Flooded sugar cane fields and a home are seen near Erath, La., Sunday, Sept. 25, 2005. AP/The Daily Advertiser

One by one, they traveled through the floodwaters to get their first glimpse at what happened to their homes, their towns and what once were fields of rice and sugarcane.

They came back with stories of flooding to the rooftops, stilts where their houses once stood, coffins and refrigerators bobbing in the water, and expressions of relief that they had evacuated before Hurricane Rita rolled in.

"All I got now is my kids and my motorhome," Tracy Savage said Sunday. And for the 33-year-old diesel mechanic from rural Vermilion Parish, that was enough. "We've never had this much water — we've just never seen it."

As the misery wrought by Hurricane Rita came into clearer view — particularly in the hard-hit marshy towns along the Texas-Louisiana line — the lasting signs that emerged a day after the storm's 120-mph landfall were of an epic evacuation of 3 million people that saved countless lives and a storm that mercifully skirted Houston and more populous stretches of coast.

"As bad as it could have been, we came out of this in pretty good shape," said Texas Gov. Rick Perry, who called the lack of widespread fatalities "miraculous." By Sunday night, just two deaths had been blamed directly on Rita.

Coming on the heels of Hurricane Katrina, where many chose to ride out the storm and the death toll has risen above 1,000, the news coming from the aftermath of Rita was for the most part positive.

Petrochemical plants that supply a quarter of the nation's gasoline suffered only a glancing blow, with just one major plant facing weeks of repairs. The reflooding in New Orleans from levee breaks was isolated mostly to areas already destroyed and deserted, and could be pumped out in as little as a week.

And contrary to dire forecasts, Rita and its heavy rains moved quickly north as a tropical depression instead of parking over the South for days and dumping a predicted 25 inches of torrential rains.

Along the central Louisiana coastline, where Rita's heavy rains and storm-surge flooding pushed water up to 9 feet in homes, officials estimated about 90 percent of residents got out before Saturday's pre-dawn arrival.

For those who didn't, rescue boats and helicopters were dispatched Sunday to find people possibly stranded in attics or on rooftops.
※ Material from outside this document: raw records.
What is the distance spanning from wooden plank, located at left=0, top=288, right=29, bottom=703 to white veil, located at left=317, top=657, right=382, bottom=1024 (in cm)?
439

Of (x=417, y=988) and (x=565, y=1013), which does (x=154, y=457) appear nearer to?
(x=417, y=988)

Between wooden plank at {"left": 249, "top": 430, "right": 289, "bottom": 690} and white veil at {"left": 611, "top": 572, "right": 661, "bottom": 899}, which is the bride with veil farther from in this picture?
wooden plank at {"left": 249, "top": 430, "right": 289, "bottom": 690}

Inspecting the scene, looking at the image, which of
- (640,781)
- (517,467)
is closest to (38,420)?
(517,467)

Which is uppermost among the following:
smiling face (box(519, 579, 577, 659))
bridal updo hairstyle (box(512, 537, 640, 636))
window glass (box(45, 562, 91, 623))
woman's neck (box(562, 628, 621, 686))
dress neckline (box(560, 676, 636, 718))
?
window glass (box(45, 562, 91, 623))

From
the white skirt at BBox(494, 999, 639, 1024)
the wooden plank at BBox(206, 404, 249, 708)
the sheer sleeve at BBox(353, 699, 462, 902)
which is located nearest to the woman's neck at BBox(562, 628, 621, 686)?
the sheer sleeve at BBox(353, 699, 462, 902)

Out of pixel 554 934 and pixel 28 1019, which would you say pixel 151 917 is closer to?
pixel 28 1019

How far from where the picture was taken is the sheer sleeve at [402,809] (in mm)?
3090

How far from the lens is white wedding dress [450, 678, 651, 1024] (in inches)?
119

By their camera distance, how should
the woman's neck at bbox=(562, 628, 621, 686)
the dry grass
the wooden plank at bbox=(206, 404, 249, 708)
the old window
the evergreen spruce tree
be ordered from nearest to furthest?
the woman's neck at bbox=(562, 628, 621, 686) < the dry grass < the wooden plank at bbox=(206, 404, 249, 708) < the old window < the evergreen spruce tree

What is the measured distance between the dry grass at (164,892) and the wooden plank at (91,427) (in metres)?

About 500 people were rescued from high waters along the Louisiana coast in the immediate aftermath of the storm and emergency calls were still coming in from far-flung areas near the gulf.

"The flooding is still extensive," said Michael Bertrand of the Vermilion Parish Office of Emergency Preparedness. Authorities began scaling back rescue operations late Sunday after residents told search crews they didn't need any help.

During a helicopter tour, Louisiana Gov. Kathleen Blanco, whose Cajun roots run deep in the region, got her first look at the hardest-hit areas.

CBS News correspondent Randall Pinkston reports that Cameron Parish, just across the state line from Texas and in the path of Rita's harshest winds east of the eye, was mass destruction,

Fishing communities were reduced to splinters, with concrete slabs the only evidence that homes once stood there. Debris was strewn for miles by water or wind. Holly Beach, a popular vacation and fishing spot, was gone. Only the stilts that held houses off the ground remained.

A line of shrimp boats steamed through an oil sheen to reach Hackberry, only to find homes and camps had been flattened. In one area, there was a flooded high school football field, its bleachers and goal posts jutting from what had become part of the Gulf of Mexico.

"In Cameron, there's really hardly anything left. Everything is just obliterated," said Blanco, who has asked the federal government for $34 billion to aid in storm recovery.

Added Maj. Gen. Bennett Landreneau, head of the Louisiana National Guard: "This is terrible. Whole communities are gone."